> **What the task requires**: I need an exact copy of the lines from the one containing "PROJECT ASSESSMENT" through the end of the records, without any pictures.

> **Supplied records**:
########

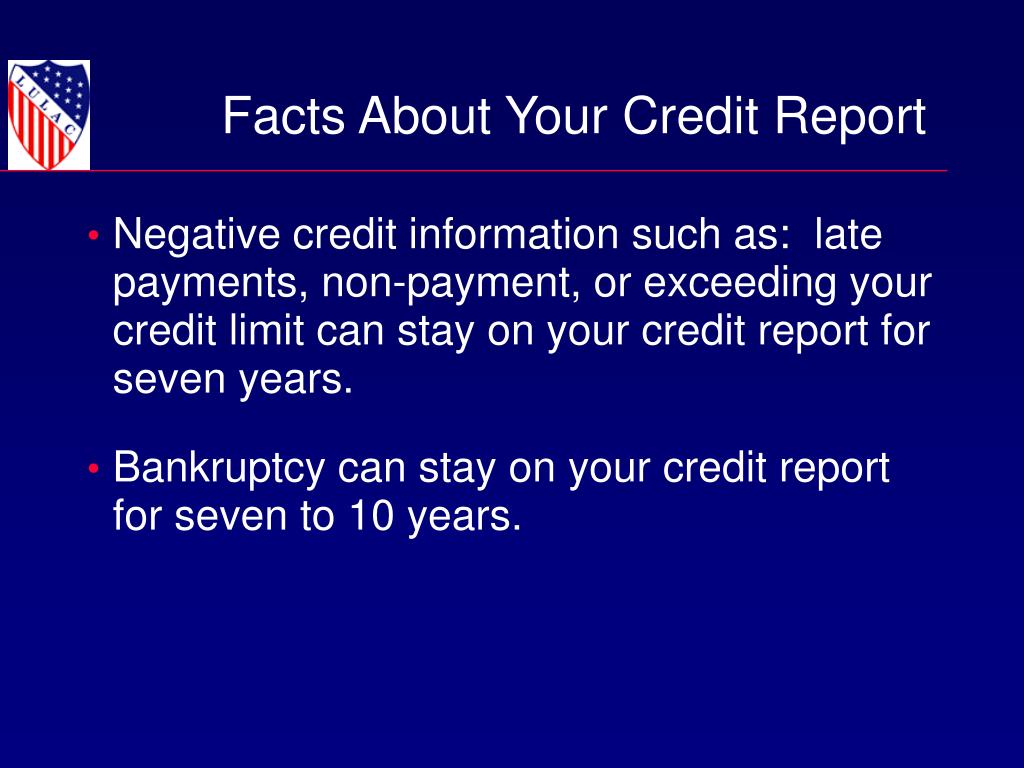 LULAC

Facts About Your Credit Report

• Negative credit information such as:  late payments, non-payment, or exceeding your credit limit can stay on your credit report for seven years.

• Bankruptcy can stay on your credit report for seven to 10 years.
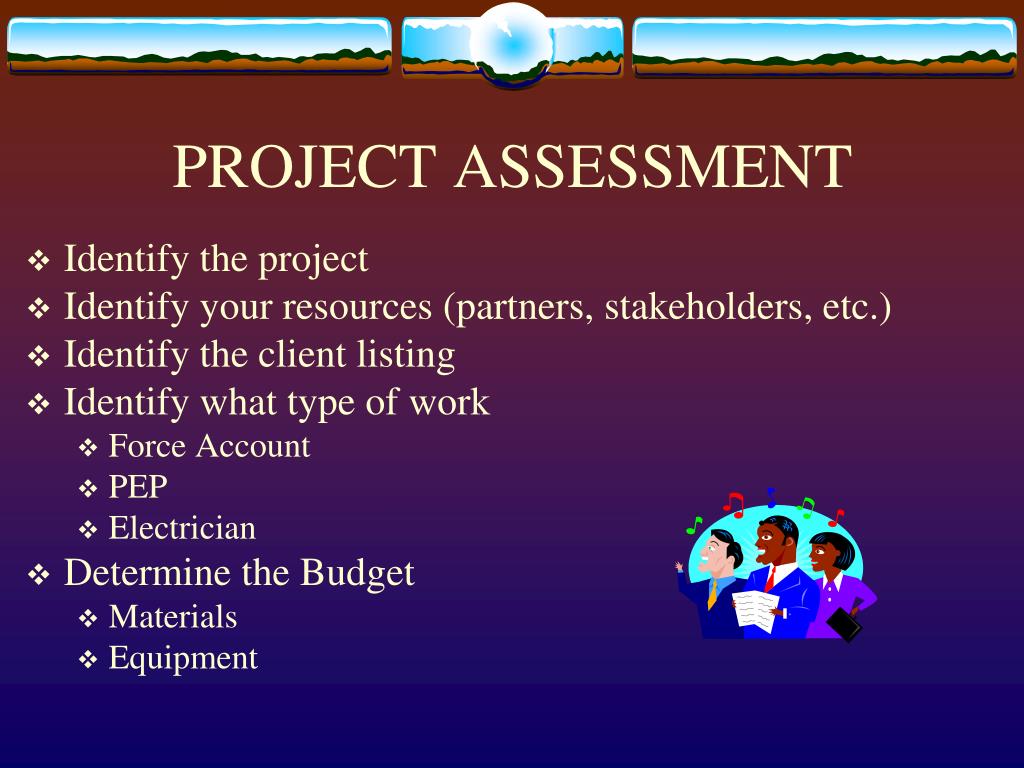 PROJECT ASSESSMENT

❖ Identify the project
❖ Identify your resources (partners, stakeholders, etc.)
❖ Identify the client listing
❖ Identify what type of work
 ❖ Force Account
 ❖ PEP
 ❖ Electrician
❖ Determine the Budget
 ❖ Materials
 ❖ Equipment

########

> **Response area**:
 PROJECT ASSESSMENT

❖ Identify the project
❖ Identify your resources (partners, stakeholders, etc.)
❖ Identify the client listing
❖ Identify what type of work
 ❖ Force Account
 ❖ PEP
 ❖ Electrician
❖ Determine the Budget
 ❖ Materials
 ❖ Equipment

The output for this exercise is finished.